━━━ Extracted material ━━━

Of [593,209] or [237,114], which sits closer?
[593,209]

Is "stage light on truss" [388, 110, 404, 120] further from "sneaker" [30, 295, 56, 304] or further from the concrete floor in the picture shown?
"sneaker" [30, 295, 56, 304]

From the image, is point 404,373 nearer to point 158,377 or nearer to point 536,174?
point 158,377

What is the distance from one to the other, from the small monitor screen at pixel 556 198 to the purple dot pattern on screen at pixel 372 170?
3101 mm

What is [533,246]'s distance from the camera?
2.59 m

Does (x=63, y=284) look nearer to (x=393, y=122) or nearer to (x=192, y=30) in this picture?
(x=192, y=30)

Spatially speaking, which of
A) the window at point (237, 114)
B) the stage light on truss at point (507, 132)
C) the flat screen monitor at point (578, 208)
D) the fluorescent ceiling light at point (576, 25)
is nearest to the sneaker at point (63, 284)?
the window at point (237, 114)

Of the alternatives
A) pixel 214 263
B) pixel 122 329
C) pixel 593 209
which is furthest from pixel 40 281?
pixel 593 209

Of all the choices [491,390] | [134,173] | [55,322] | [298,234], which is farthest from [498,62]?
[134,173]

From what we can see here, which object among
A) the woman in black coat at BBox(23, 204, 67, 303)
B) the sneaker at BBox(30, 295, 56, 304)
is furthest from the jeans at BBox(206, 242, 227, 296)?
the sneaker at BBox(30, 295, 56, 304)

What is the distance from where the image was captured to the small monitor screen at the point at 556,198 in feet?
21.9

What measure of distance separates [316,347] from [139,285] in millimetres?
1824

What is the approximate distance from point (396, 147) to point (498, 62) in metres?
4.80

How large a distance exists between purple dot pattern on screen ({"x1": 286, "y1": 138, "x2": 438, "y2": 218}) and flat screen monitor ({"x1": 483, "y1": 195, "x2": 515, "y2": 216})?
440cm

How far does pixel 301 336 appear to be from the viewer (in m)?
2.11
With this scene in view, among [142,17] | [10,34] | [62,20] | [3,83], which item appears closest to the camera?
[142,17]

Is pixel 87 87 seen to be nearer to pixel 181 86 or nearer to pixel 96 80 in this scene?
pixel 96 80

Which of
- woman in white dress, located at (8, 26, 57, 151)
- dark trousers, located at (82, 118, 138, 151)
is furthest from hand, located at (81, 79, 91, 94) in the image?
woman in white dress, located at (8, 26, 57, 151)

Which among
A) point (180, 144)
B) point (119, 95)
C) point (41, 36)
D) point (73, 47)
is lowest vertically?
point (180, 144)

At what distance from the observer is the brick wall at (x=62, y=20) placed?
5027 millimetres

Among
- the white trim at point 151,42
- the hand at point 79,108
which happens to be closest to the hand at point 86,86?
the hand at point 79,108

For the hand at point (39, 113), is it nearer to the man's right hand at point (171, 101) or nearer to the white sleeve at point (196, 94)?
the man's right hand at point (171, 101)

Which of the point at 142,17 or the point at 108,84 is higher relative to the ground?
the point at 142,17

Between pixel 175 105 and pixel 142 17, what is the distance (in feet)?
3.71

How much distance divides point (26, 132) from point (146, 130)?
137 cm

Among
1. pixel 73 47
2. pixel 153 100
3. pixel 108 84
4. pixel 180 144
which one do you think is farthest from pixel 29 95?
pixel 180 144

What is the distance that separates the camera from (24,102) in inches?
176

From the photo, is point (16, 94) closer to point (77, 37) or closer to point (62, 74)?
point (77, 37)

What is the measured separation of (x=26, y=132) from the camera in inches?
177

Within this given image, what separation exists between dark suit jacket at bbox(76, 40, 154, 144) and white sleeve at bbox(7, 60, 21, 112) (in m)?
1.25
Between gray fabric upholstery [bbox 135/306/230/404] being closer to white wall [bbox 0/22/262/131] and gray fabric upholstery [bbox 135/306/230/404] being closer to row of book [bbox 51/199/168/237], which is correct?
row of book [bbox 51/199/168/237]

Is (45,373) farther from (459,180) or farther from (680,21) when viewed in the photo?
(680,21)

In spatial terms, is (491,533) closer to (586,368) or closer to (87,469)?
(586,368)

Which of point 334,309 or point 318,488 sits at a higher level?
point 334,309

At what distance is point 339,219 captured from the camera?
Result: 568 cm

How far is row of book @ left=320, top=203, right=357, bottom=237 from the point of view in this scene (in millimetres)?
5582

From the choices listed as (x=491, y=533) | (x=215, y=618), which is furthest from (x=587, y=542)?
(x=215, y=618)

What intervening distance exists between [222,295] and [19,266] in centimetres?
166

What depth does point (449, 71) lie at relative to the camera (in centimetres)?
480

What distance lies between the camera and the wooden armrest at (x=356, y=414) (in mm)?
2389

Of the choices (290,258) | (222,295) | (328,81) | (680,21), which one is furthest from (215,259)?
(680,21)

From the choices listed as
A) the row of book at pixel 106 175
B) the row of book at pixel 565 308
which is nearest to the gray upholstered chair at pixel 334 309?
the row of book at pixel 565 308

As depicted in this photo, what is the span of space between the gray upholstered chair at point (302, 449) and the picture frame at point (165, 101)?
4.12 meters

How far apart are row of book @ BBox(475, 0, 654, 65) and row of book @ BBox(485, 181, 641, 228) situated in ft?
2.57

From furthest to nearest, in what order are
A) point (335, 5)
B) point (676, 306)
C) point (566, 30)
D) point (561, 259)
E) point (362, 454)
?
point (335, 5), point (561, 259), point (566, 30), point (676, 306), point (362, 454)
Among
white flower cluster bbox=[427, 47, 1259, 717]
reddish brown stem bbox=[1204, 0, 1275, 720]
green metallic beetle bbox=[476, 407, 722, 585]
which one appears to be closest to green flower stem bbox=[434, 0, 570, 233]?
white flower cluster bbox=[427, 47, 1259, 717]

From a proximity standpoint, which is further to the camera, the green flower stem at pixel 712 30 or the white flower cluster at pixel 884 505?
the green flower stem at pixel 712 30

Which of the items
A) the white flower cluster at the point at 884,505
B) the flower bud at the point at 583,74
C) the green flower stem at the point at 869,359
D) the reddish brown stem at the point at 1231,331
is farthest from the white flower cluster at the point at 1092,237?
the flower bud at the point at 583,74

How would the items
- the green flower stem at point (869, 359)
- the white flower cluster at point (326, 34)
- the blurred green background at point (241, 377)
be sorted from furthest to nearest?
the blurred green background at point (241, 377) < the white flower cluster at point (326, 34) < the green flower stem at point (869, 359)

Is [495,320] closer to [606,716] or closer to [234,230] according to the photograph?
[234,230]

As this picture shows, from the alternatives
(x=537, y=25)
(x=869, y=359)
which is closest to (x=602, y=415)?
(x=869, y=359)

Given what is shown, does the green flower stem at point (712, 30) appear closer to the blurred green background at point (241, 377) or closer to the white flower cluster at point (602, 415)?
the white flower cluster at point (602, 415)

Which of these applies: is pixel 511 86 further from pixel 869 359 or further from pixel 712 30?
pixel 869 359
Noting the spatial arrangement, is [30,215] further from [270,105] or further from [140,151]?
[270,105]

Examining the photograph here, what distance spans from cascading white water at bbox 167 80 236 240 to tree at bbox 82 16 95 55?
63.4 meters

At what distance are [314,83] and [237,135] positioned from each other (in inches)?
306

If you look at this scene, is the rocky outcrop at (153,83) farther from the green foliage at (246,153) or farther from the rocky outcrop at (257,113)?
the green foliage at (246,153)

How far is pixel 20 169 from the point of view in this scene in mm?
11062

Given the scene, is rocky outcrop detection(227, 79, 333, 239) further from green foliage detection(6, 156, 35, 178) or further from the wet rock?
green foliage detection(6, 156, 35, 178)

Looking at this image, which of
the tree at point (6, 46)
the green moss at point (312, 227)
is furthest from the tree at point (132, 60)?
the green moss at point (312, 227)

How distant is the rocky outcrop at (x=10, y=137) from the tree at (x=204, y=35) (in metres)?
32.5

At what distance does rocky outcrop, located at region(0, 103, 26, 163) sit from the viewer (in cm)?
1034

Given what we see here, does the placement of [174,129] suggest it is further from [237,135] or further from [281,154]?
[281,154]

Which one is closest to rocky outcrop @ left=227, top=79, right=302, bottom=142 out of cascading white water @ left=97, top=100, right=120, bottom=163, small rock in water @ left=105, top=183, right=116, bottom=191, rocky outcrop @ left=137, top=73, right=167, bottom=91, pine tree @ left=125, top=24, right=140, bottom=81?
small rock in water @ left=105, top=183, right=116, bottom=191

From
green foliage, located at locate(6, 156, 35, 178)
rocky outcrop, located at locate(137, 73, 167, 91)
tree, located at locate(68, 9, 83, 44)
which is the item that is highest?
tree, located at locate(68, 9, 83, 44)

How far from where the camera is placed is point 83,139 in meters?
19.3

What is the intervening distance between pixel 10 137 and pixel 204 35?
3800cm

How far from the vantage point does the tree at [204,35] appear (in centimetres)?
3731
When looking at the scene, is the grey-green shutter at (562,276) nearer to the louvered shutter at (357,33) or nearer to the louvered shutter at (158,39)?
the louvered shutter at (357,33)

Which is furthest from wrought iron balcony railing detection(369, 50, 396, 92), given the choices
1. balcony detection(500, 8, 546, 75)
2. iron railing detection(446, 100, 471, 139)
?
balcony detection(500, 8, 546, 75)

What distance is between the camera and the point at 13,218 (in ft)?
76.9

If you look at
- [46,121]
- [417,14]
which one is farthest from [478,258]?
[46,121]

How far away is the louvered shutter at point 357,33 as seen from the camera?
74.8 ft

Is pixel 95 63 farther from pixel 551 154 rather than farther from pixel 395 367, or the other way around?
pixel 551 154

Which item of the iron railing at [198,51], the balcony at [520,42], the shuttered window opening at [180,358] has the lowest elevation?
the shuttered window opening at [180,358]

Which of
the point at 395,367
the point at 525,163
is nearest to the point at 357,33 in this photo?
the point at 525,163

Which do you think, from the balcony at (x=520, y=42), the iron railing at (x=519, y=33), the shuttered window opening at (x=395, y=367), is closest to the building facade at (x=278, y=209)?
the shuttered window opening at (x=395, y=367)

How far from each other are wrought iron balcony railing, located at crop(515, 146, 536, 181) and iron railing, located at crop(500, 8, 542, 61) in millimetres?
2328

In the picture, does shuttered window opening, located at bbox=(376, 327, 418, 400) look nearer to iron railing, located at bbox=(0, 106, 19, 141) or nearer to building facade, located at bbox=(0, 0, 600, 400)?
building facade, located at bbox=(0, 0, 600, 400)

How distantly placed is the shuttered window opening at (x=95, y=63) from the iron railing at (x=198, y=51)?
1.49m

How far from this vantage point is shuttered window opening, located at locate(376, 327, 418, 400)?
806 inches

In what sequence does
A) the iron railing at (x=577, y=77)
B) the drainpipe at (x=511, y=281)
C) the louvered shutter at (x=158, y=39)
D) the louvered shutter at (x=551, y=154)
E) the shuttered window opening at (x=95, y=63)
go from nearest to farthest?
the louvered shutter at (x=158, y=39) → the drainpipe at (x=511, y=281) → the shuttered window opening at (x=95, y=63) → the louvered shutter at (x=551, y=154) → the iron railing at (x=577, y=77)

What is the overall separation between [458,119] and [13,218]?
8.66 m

━━━

Your task: Quote, without any change, each line from the one that contains "How far from each" through the end of the material.

Answer to the task:
How far from each other are wrought iron balcony railing, located at crop(515, 146, 536, 181) and iron railing, located at crop(500, 8, 542, 61) in millimetres?
2328

In the picture, does shuttered window opening, located at bbox=(376, 327, 418, 400) look nearer to iron railing, located at bbox=(0, 106, 19, 141) or nearer to building facade, located at bbox=(0, 0, 600, 400)?
building facade, located at bbox=(0, 0, 600, 400)

How distantly placed is the shuttered window opening at (x=95, y=63) from the iron railing at (x=198, y=51)?
1.49m

How far from this vantage point is shuttered window opening, located at locate(376, 327, 418, 400)?
806 inches

In what sequence does
A) the iron railing at (x=577, y=77)
B) the drainpipe at (x=511, y=281)
C) the louvered shutter at (x=158, y=39)
D) the louvered shutter at (x=551, y=154)
E) the shuttered window opening at (x=95, y=63)
go from nearest to farthest?
the louvered shutter at (x=158, y=39) → the drainpipe at (x=511, y=281) → the shuttered window opening at (x=95, y=63) → the louvered shutter at (x=551, y=154) → the iron railing at (x=577, y=77)

What is the overall separation between [458,119] and [13,218]?
8.66 m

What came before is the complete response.